TEXT SHOWN -
──────────
Ellsberg later began leaking that information — what became known as the Pentagon Papers — to The New York Times.

Fake news, right?

The truth is, it would be next to impossible for our teachers to touch on every aspect of every conflict.

They can only strive — as P-C did by showing Jim Hamlyn’s Vietnam documentary — to inspire curiosity in their students and hope they seek to satisfy it over the course of a lifetime.

“There’s so much more to it than we think,” Paton-Churdan sophomore Joe Carey said of Vietnam after seeing Hamlyn’s film.

Even then, old questions will undoubtedly give way to new ones.

One of the stories I’m most proud of during my time here as editor is my 2014 feature on the now-late Bill Kendall, the Jefferson resident who lived the entirety of his life on the same block north of the tracks. (I saw the other night that the story had been framed and is on display inside VFW Post 9599. That, to me, is a huge honor.)

“I haven’t went too far in life,” he told me.

That, of course, was utterly false.

As one of the Army’s first Green Berets, Kendall spoke of kicking supplies out of a transport plane over the jungles of Laos clear back in 1956 to be used in the Royal Laotion Army’s fight against a communist insurgency.

“This was not going on in ’56 and ’57,” Kendall said, echoing the official position on American involvement in Southeast Asia.

In Vietnam, Kendall was part of MACV-SOG, or the Military Assistance Command, Vietnam - Studies and Observation Group, which trained and advised indigenous guerillas — recruited from such ethnic groups as the Montagnard and the Chinese Nung — to act as counter-insurgents. Operations took them across Vietnam’s borders to Laos and Cambodia.
──────────
PROVIDED DATA -
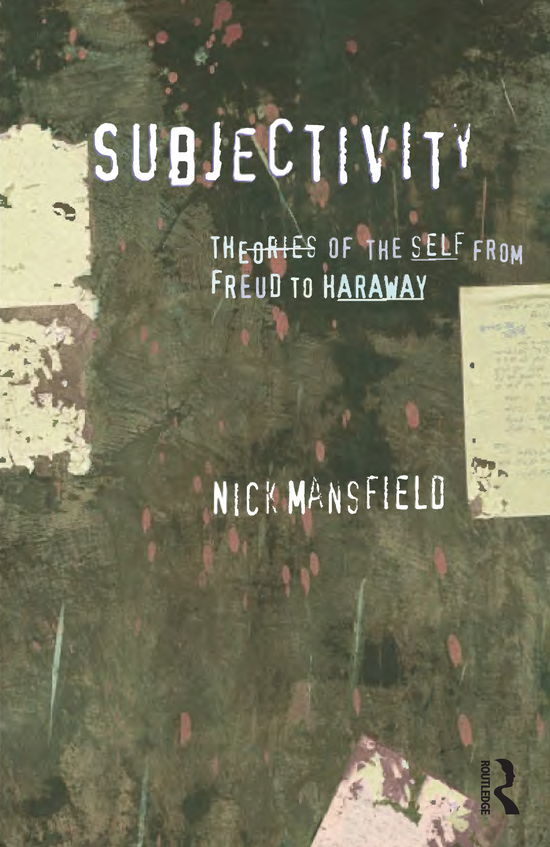 Cover for Nick Mansfield · Subjectivity: Theories of the self from Freud to Haraway (Hardcover Book) (2000)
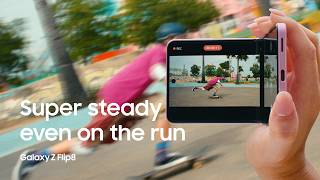 Super Steady Video | Galaxy Flip8 | Samsung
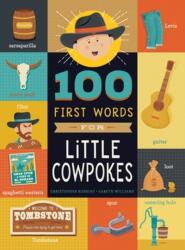 100 First Words for Little Cowpokes (ISBN: 9781641709897)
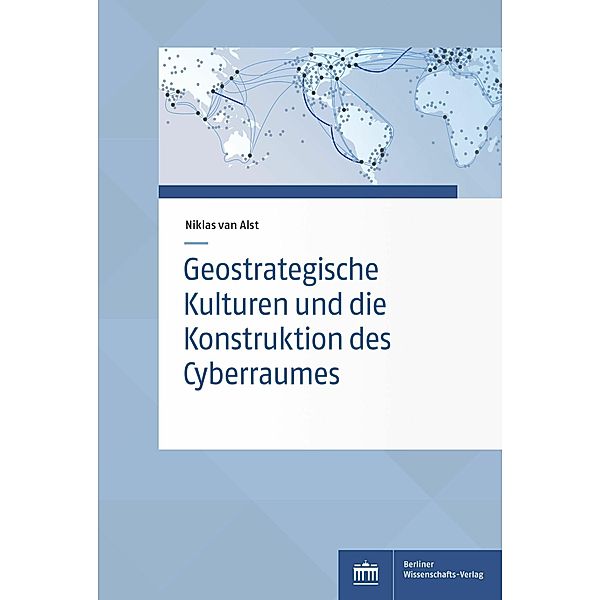 Geostrategische Kulturen und die Konstruktion des Cyberraumes, Niklas van Alst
──────────
TASKS AND EXERCISES -
**a)** In the column about Vietnam and Bill Kendall, where is the framed 2014 feature on Kendall displayed?
**b)** Pick up the column about Vietnam and Bill Kendall after its last sentence and continue it.
The lines are material separate from the column about Vietnam and Bill Kendall.

ANSWERS FOR EACH ITEM -
**a)** Inside VFW Post 9599.

**b)**
“I can say it,” Kendall told me that day, “we had assassination teams.”

He would only hint at other things. And when I left his house that day, I left with new questions.

Chief among them was a story about Kendall’s time down in Panama in the mid-’60s.

“You ever hear the name Che Guevara?” Kendall asked, then told me I should read up on his demise.

What’s known is that Bolivian Rangers caught up with the iconic communist revolutionary in 1967, promptly executing him.

What’s less known is that they were aided by a unit of U.S. Green Berets from Kendall’s Special Forces group in Panama.

It’s amazing that one man here in Jefferson could shed even a little light on history that remains very much in the shadows.

Too many wars, too little time.

On a personal note, when I was growing up, I knew Kendall only as some guy who worked at the G&M grocery store. 

I’m pretty sure I even swiped a pack of baseball cards one day on his watch.

I only know now that he let me live.